Taiichi Ohno begins the chapter by saying “We think of production engineering and manufacturing engineering as distinct things. We distinguish manufacturing engineering as the work to determine the method of manufacturing and production engineering as how to actually accomplish that method of manufacturing.”
Ohno uses the example of a scissors to make this distinction. The work of manufacturing engineering is to think of how to use a scissors to cut things effectively, while it is the work of production engineering to recommend the right type of scissors for the cutting to be done. In some cases production engineering will research and develop the appropriate scissors. Without manufacturing engineering however, the scissors could not be put to proper use.
The literal translation of the title of this chapter (see above) could also be The Difference Between Industrial Engineering and Manufacturing Engineering. Production Engineering （生産技術） in Japanese is also translated as Industrial Engineering, which the Japanese (including Taiichi Ohno) sometimes refer to as simply “IE”. But I think there is more to Production Engineering than Industrial Engineering as we know it, so I will leave the title as you see it above.
The word gijutsu （技術）can be translated as “engineering” or “technology” or “technique” in some cases. So the title could also be The Difference Between Production Technology and Manufacturing Technology, but in the English “technology” tends to imply the hardware and software rather than the thinking process to get you there, as “engineering” does. This is an important distinction and we need to spend a few moments understanding the nuances here.
When I first began interpreting with the Shingijutsu consultants 13 years ago, one of the most common questions by these former disciples of Taiichi Ohno and members of the Toyota Autonomous Study Group, after touring the gemba of an American company, was “Where are your Production Engineers?” They saw very little evidence of Production Engineering at these companies.
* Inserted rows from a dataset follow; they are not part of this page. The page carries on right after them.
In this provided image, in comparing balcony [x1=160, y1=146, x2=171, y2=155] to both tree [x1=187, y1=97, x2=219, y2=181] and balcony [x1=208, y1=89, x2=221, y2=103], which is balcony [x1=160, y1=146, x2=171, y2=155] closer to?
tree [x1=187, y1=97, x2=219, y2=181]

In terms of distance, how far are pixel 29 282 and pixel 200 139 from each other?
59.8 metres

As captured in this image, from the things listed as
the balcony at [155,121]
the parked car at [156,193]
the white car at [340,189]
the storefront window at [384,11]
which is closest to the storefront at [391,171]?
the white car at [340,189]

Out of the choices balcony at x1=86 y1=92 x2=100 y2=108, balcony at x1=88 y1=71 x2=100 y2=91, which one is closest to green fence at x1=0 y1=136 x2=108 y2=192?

They were not talking about the machines and processes, but the thinking that led to them. This is true in many U.S. manufacturers even today.
Because they were not asking for the IEs (Industrial Engineers) and because I wanted to stay true to the nuance of the sensei’s question, I would ask for the production engineers, and we would most be introduced to the manufacturing engineers. In some cases we would meet product engineers, industrial engineers, process engineers, but never production engineers. The Shingijutsu sensei would shake their head and bemoan the lack of production engineering (industrial engineering, equipment design and process design). I have yet to meet a production engineer outside of Japan. I am sure they exist. Holler if you are one.
Back to the book.
Just as computers have hardware and software, Ohno explains that they have been thinking seriously for many years about the differences between production engineering and manufacturing engineering.
Ohno stresses the importance of manufacturing engineering for making kaizen more effective. “We used to call manufacturing engineering “gemba gijutsu” (shop floor engineering or plant engineering).”
Taiichi Ohno relates a story from one of his trips to the U.S. in the 1950s when a plant engineer with the title of “General Plant Engineer” took him on a factory tour. Ohno was impressed by how this person knew what was happening in the gemba, and how easily he communicated with the foremen. Ohno says that he would like to think of the manufacturing engineers at Toyota as plant engineers (with some implication that they are not) and warns against the separation of production engineering from the gemba (factory).
The production engineer must be close to the gemba and understand the process and develop the tools and equipment needed. Ohno tells of how he was disliked by the production engineers at the Toyota Motor Corporation for calling them “catalog engineers” because they would point to equipment in catalogs and ask to buy them rather than developing their own equipment.
“Within a company, production engineering and manufacturing engineering really ought to be a single body.” In calling for the integration of both manufacturing engineering and production engineering, Ohno wants both to be closer to the gemba and focused on kaizen. He says that the ideal state is when material selection, equipment design, process design, process improvement, equipment kaizen can all be the work of manufacturing (gemba) engineering.
“This is a most important thing, but people who don’t get it just don’t get it.”